Егор как-то странно посмотрел на бабку Анфису и буркнул:
- Несправедливо мир устроен, Кузьминична. Отчего молодые вперёд стариков мрут? Ты вот, поди, зажилась на белом свете.
- Твоя правда, Егор Палыч. Сама дивлюсь – никто в нашем роду и до семидесяти не доживал, а мне, видать, особая благодать выпала. Сподобил Господь и поработать всласть, и внучаток понянчить. Скоро, глядишь, и правнуки пойдут – может, и тут пригожусь.
- И без тебя молодые управятся – не пропадут. А чужой век грешно заживать.
- Мудрён ты, Егор Палыч. Что говоришь – не пойму.
- А то и говорю, что не Нинке и не Яшке надобно помирать, а тебе, кошёлка старая. Детей родила, внуков понянчила. На вечный покой пора, а тебя смертушка всё стороной обходит. Для чего тебе такой долгий век отмерен?

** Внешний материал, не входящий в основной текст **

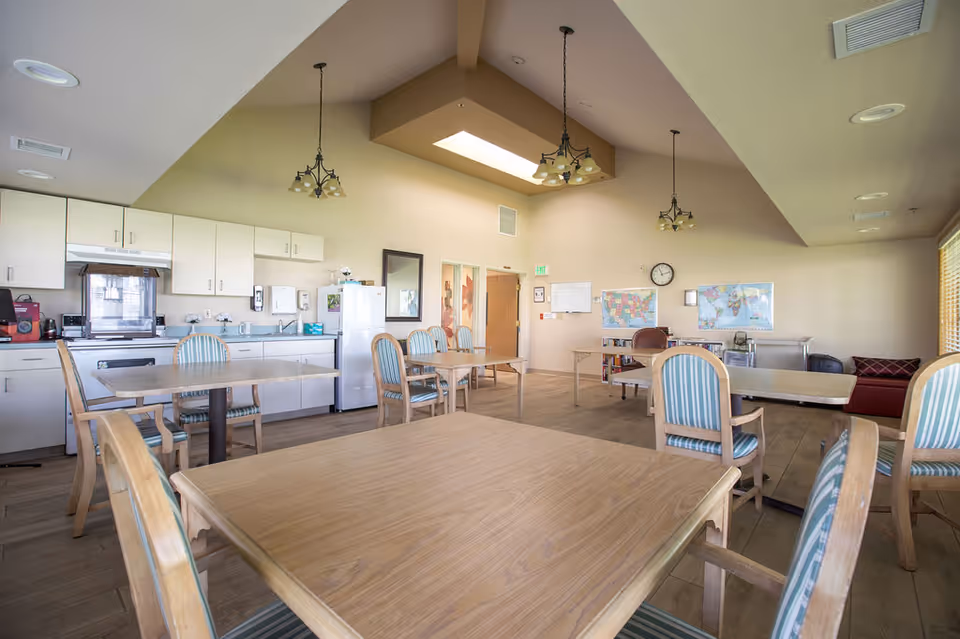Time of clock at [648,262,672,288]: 11:12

- Не осуди – не ведаю. Божья воля на всё.
- Глупо мир устроен. Ой, глупо! Какая баба была Нинка Надеждина! Встретишь на улице – душа радуется. Бедовая, краснощёкая, любо-дорого поглядеть на такую красоту. А на тебя, на старую, кому глядеть охота? А вот живёшь и хворь никакая не берёт! И с Яшкой, и с Пахомом душевно было поговорить. Бывало, соберёмся втроём, ухнем по рюмочке – и жить веселей. А с тобой, дурой старой, лишь соседям кости перемывать!
Егор в досаде плюнул и пошёл восвояси.
Бабка Анфиса повязала вокруг пояса бидончик. Нужно было успеть набрать ягод и заварить варенье, а ещё – напечь румяных блинов да настрогать холодного борща для родных, которые непременно приедут к обеду. Аккуратно снимая рубиновые серёжки со смородины, она гадала над словами Егора. Вовсю благоухал шиповник, над пучеглазыми садовыми ромашками порхали мотыльки, и бабка Анфиса никак не могла взять в толк, отчего непременно ей нужно было помирать в такой сладкий августовский полдень. И почему осерчал на неё сосед Егор, тоже не приходило в голову старухе.
«Перебрал маленько», - догадалась, наконец, она и беззлобно усмехнулась.
Когда бидончик стал полон, бабка Анфиса вдруг вспомнила о том, что в саду у Поповых смородина не уродилась. «А не снести ли сироткам гостинец?» - мелькнула жалостливая мысль. И тут же бабка почувствовала, как в её слабом старческом теле прибавилось сил. Застуженная поясница перестала ныть, и на душе сделалось спокойно и радостно.
«А верно подметил Егор – бегут от меня хвори… Пойду проведаю Машку – слезами, небось, баба умылась. Хоть и худой был, и пьяненький, а всё же - муж… Горе-то какое, пресвятая Богородица!»…
Бабка Анфиса перевязала горлышко бидона косынкой и твёрдым шагом направилась к калитке.